Saved entries
· · · · ·
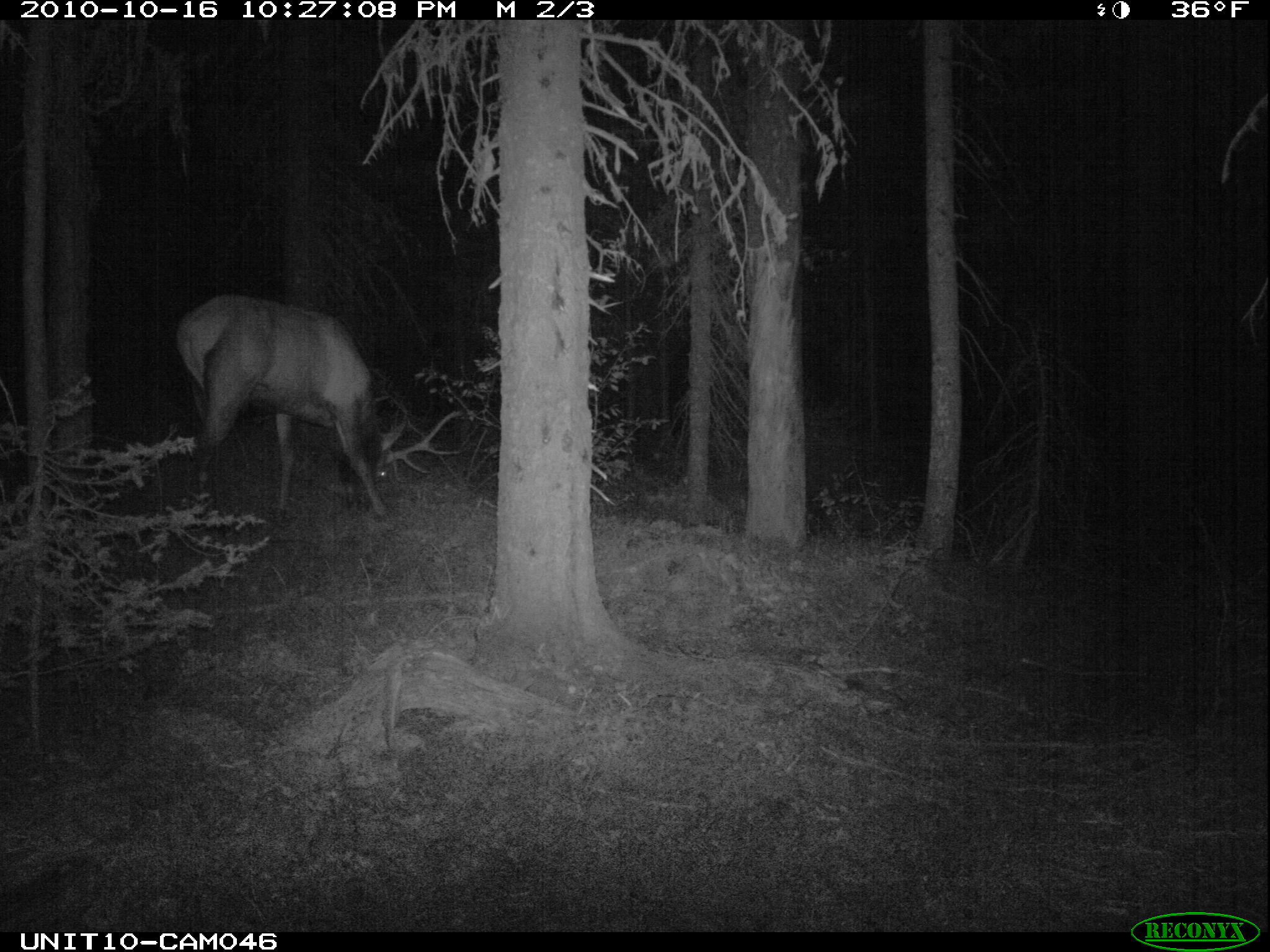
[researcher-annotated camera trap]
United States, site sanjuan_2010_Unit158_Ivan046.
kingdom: Animalia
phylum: Chordata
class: Mammalia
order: Artiodactyla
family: Cervidae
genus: Cervus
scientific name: Cervus elaphus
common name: red deer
· · · · ·
● **ASSIGNMENT**: Because pictures are not wanted, give every entry above again exactly without them.

● **TASK OUTPUT**:
[researcher-annotated camera trap]
United States, site sanjuan_2010_Unit158_Ivan046.
kingdom: Animalia
phylum: Chordata
class: Mammalia
order: Artiodactyla
family: Cervidae
genus: Cervus
scientific name: Cervus elaphus
common name: red deer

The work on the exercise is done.